> _READING TEXT_:
----------------------------------------
May 1991
Contents
Organizational Economics
Thursday, May 9th, 1991 is an important day for Humanists of Utah. It is our chapter’s official zeroth birthday, the day the chapter charter will be approved by the national board of the American Humanist Association.
At its official birth, the chapter weighs in at 134 people on the mailing list; 72 of those have sent in a donation of $5 or more to help get the chapter started. At the moment, most of that money goes into newsletter production costs. It is time to start thinking of ways to share the financial burdens more equitably. The way I see it, the chapter can go three ways: it can become:
- more exclusive,
- more inclusive,
- or more expensive.
And those ways don’t exclude one another.
- Those people whom we have been sending the newsletter for some time, and whom we haven’t heard from yet, will get a letter asking them to give us some feedback. If we can stop sending mail to people who have long since moved, that should cut our cost.
- The postal service and the printers offer economies of scale. If we can get 200 or more readers on our mailing list, the production cost would actually be lower than it is now. That is why the people who already expressed a financial interest in the newletter will also get a letter with this issue. It will ask them if any of their friends might be interested, as well. That’s not an invitation to do a proselytizing hard sell, although we may include a promotional brochure. We can send those friends a couple newsletter issues so they can make up their own minds.
- Either way, by making the mailing list leaner or fatter, there will be enough money in the kitty to produce another six newsletter issues this year. (That gives everybody one month off. What month would a newsletter be missed least? Please let us know!) But there are other things the chapter could be doing. Things like inviting speakers from out of state, acquiring books and videos for our lending library, sponsoring a Rational Recovery group (for people who want to stop their addiction, but without getting religion), you name it. The idea has been floating around to have chapter dues in tiers: $10 for ‘regular” people, $5 for those who live on a fixed income, $0 for those who are financially challenged. We don’t want anybody to be unable to link up with us just because they are smart, but not rich.
How does that plan strike you? Please let us know.
----------------------------------------
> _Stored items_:
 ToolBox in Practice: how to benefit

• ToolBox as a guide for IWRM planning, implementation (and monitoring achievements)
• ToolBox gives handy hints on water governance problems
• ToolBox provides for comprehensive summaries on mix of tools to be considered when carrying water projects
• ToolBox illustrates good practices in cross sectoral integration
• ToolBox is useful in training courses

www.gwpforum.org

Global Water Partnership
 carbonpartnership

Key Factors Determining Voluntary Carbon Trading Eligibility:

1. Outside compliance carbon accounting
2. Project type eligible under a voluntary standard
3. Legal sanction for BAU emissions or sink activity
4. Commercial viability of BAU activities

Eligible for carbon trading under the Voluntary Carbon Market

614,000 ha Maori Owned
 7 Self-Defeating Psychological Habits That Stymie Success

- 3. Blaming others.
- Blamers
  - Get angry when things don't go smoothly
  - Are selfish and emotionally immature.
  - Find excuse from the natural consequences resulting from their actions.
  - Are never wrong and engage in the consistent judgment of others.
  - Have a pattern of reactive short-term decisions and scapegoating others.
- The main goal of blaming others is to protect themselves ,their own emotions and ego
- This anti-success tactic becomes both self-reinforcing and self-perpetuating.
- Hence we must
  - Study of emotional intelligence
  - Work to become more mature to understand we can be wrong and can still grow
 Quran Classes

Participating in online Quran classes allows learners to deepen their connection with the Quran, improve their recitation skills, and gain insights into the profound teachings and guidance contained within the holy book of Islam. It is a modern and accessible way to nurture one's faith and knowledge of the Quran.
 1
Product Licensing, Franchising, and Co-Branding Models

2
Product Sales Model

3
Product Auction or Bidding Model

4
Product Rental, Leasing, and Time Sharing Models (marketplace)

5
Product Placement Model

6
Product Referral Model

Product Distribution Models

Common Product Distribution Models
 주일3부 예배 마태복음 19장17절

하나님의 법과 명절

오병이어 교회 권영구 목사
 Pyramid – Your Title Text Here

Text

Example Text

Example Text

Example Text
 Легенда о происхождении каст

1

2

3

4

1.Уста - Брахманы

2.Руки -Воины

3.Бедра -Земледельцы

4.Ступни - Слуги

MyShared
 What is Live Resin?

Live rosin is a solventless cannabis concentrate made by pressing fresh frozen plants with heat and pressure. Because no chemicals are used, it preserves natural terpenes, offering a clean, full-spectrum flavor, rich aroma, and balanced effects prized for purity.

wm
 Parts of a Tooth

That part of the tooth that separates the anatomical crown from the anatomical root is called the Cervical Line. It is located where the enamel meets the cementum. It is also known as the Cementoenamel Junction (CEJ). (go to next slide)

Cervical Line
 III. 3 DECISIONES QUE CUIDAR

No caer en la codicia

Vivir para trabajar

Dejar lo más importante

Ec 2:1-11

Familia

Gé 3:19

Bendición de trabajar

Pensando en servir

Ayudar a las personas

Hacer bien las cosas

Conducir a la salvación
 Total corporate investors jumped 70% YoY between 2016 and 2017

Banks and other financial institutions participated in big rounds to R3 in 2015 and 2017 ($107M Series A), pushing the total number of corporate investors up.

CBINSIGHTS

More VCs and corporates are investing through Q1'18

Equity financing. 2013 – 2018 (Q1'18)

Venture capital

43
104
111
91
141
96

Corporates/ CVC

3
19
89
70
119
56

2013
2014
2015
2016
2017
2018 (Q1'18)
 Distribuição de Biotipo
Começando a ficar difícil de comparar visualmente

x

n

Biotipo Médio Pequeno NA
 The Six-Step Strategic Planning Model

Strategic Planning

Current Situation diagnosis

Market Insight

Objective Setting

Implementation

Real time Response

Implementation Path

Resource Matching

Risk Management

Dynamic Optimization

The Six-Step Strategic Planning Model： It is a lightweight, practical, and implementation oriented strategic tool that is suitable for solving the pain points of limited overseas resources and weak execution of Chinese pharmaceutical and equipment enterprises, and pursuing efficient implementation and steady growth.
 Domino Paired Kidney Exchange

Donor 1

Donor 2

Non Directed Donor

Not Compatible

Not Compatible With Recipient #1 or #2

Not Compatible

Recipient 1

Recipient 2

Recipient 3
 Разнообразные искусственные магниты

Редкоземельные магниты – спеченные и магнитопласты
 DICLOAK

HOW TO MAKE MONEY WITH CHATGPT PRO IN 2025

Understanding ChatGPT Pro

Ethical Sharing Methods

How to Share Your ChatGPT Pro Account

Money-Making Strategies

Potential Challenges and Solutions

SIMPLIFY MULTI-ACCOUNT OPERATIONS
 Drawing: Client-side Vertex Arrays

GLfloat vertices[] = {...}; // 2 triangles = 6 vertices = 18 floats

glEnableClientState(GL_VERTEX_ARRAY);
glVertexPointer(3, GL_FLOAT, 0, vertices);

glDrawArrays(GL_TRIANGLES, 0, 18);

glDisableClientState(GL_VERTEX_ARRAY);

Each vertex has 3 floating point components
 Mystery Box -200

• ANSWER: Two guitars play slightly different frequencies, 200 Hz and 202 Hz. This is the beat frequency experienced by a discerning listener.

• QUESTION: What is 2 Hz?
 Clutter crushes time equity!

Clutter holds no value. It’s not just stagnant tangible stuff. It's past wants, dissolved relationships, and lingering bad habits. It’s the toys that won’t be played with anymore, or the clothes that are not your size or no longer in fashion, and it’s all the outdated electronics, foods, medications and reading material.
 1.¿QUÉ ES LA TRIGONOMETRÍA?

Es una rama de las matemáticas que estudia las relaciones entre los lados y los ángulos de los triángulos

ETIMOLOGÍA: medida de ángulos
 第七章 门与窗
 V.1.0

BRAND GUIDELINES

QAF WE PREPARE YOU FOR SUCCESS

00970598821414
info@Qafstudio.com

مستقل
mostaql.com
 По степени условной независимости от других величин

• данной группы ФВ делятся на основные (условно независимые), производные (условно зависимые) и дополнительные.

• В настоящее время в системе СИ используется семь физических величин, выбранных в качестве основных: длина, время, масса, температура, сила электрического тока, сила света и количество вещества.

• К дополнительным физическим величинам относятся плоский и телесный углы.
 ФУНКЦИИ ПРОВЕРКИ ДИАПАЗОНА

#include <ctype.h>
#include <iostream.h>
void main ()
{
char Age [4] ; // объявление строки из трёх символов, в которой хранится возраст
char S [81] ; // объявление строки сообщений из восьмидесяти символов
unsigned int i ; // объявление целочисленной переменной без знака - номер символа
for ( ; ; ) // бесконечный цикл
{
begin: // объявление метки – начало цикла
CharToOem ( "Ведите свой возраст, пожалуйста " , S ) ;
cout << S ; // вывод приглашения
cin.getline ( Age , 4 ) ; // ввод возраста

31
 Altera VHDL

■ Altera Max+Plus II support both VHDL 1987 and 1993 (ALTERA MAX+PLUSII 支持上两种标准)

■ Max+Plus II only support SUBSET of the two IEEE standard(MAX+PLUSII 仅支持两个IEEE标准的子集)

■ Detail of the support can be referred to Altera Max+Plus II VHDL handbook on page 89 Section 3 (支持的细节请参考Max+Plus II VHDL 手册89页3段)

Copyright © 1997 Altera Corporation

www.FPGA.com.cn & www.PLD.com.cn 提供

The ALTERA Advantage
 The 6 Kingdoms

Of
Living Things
----------------------------------------
> _WHAT THIS EXERCISE ASKS_:
#1 Answer from the Humanists of Utah article:
(a) How many people are on the mailing list at the chapter's official birth?
(b) How many readers on the mailing list would bring production cost below its current level?
(c) What proposed dues amount is meant for those who live on a fixed income?
#2 Please go on with the Humanists of Utah article from where it stops.
The stored items are separate material from the Humanists of Utah article.

> _ANSWERS FOR EACH ITEM_:
#1
(a) 134 people
(b) 200 or more
(c) $5

#2
–Anne Zielstra
Reader’s Response
Last month, we asked how we could adapt the Humanist HappyMan to our local environment. Two ideas were bounced back to us.
One is to have Happy riding on top of the statue of the angel that decorates the religious building on Temple Square. Um…no.
Another is to have him frolicking on a mountain ridge. That sounds like fun, but my artistic development stopped at stickfigures. Is there a graphically gifted person out there who can make the Happy Man go over the mountains?
Bob Goff’s article in last months Utah Humanist, “Dreaming: Peace with Justice” got us this rather unusual response.
The Loyal Opposition
After reading Bob Goff’s article “peace with Justice,” I realized that there are still people stuck in the 60s!. People who are still espousing their same old dogma in the same old way, offering no new concepts or original ideas. These people have to wake up, see what is really happening in the world, and make the peace movement mean something to people other than each other.
Most people who desire peace in the world see it as a global issue. A problem for humanity. The problem faced by Mr. Goff, and those who believe as he does, is that it gives most people the impression that the United States is the only impediment to world peace. True or not, this is the impression that most people have. It is probably the single greatest obstacle that most peace advocates face. Until this impression is overcome, there will be no mass support for a solid peace movement among Americans. At the present moment in history, the peace activists are talking to each other, and nobody else.
It is certainly proper for Mr. Goff to have dreams of peace. But Mr. Goff and many others are going to have to be far more pragmatic in their efforts. This is the only way to gain any meaningful support from the American public. After all, America just won a major campaign in Iraq, one that Americans believe was for “good.” Americans see Secretary of State Baker continuously flying from country to country to attempt to build a real peace process in the Middle East. He is talking to countries who, for their own political reasons, simply do not appear to be listening. When Americans see this, why should they pay any attention to Mr. Goff?
Americans currently see the United States working for a peace process for the 21st century. They also have the perception that peace activists are people who are still stuck in the 60s.
Scoff Laws
Some conversations are very quick, you say your piece, you listen to the other guy, you reach a conclusion, and that’s it. Some conversations take a lifetime. A bonsai gardner talks to his tree with light and water and rope, telling it: “I would like you to grow in this direction, please.” The plant talks back by growing, or not.
Legislation is a very slow conversation, too. Those who make the laws tell those who have to obey them: “I would like you to behave in this way, please, or else I am going to make you hurt.” People talk back by behaving as they see fit.
In a democracy, where the rulers are no different from the ruled, the conversation is a bit like schizophrenic talking to himself: we the people as individuals talk with we the people as a community. For this conversation to work, it is vital that legislators take themselves and their conversation partners seriously. That means that they should not tell people: “Do this, or else.” Unless they are actually willing and able to “or else them” each and every time.
There are formidable means to enforce a law: people can get held up, robbed, kidnapped, kept in a little room against their will, and killed, if they don’t behave. If legislators don’t take their own legislation seriously, if they don’t insist on enforcement, they garble the conversation. Lately, there has been a lot of that going on.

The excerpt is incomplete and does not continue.